Alice ha qualcosa sotto le unghie, una sporcizia rossastra. Si lava le mani sotto l’acqua del rubinetto, sfregando forte, le maniche del vestito tirate su fino ai gomiti. Sul braccio destro ha un livido verdognolo in via di guarigione. Glielo ha fatto lui, proprio Davide, che ora sbraita al telefono cose come ma che cazzo dici, sei pazza, per chi mi hai preso? È l’impronta inequivocabile della sua stretta, un segreto sigillato nel silenzio più assoluto.
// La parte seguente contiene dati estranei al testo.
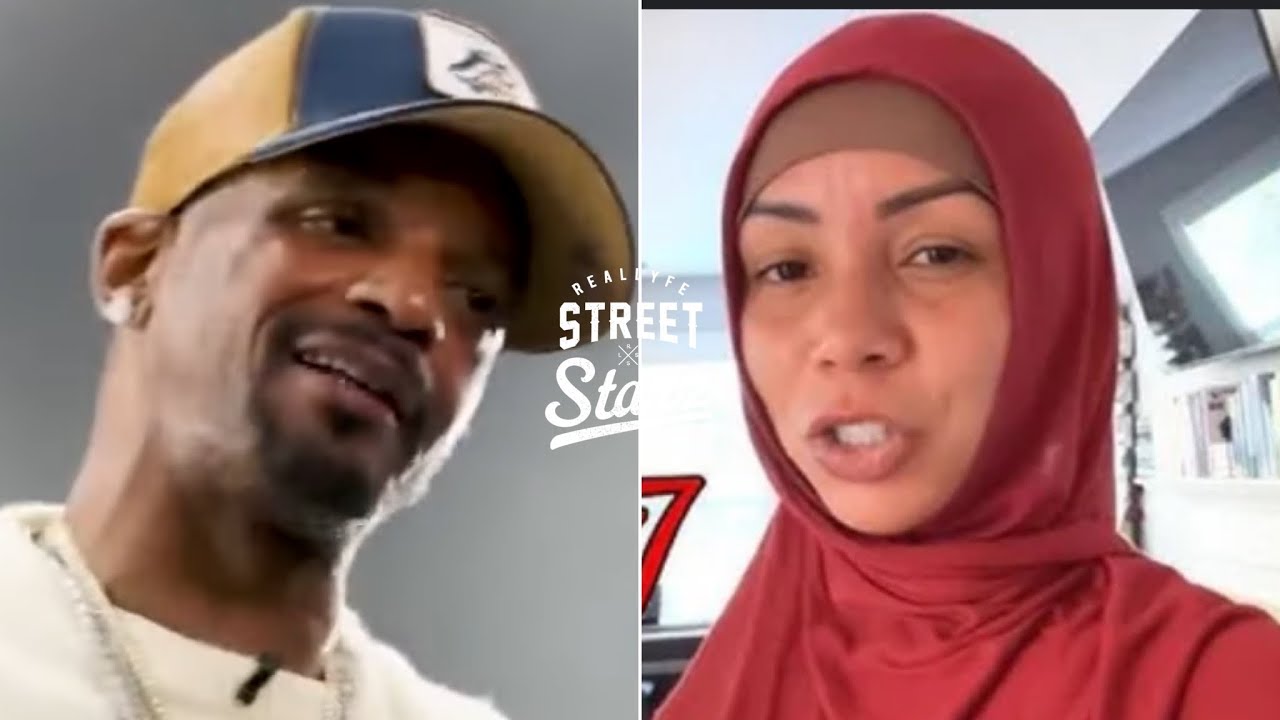 Charleston White says women should NOT work! Expose female prison guards, 50/50 & REAL relationships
Segni come quello rendono reali i loro incontri, ricordano ad Alice che si sono verificati davvero. L’ultima volta lui l’ha strattonata con violenza, ansimante, e gravandole addosso le ha chiesto se così le piaceva. Lei ha risposto di sì, e Davide a quel punto ha sorriso, un lampo nella penombra, l’unica luce per cui valeva la pena tenere gli occhi aperti. Sei fantastica, ha detto, con Amelia queste cose non posso farle, ad Amelia non piace il dolore.
Alice smorza un sorriso. Negli ultimi giorni si è accarezzata spesso il braccio, ha passato i polpastrelli sui capillari rotti standosene distesa languidamente a letto, tra le lenzuola un profumo che non era il suo. Il fatto però è che adesso accanto a quel livido ce ne sono altri, di provenienza sconosciuta. Freschi, rosso profondo, pulsano come cuori in miniatura sotto un reticolo di graffi, alcuni dei quali stillano gocce di sangue.
Sbatte le palpebre. Nel sogno la creatura l’ha attaccata urlando e lei ha risposto con prontezza, un colpo pulito di coltello. A seguire dei rantoli, un tonfo, poi più nulla.
«Calmati. Sul serio, Emma, stammi a sentire.» La voce tremante di Sara la riporta al mondo reale. «Lascia perdere Davide, è un cretino. Sto richiamando Amelia. Il telefono squilla, perciò dovrà rispondere prima o poi. Credo che…»
Emma la zittisce: «Shhh, ascolta!».
Un motivetto metallico dalle profondità della terra, giù tra le fondamenta della casa: «Sembra la sua suoneria, la sentite?».
La sedia di Sara stride contro il pavimento. «Viene da fuori. Dal cortile, forse, oppure…»
In cantina, l’oscurità gorgoglia.
Mentre le altre si precipitano in corridoio e poi giù per le scale del condominio, Alice strofina le mani sul grembiule per asciugarle. A fior di labbra fa da eco alla suoneria che si ripete ancora e ancora, uno scampanellio stridulo da carillon. Mette in tavola un piatto anche per Amelia, per quando tornerà, e in bagno butta giù una pillola che stanotte, con un pizzico di magia, l’aiuterà a dormire meglio.
Fa sempre brutti sogni quando ha mal di testa.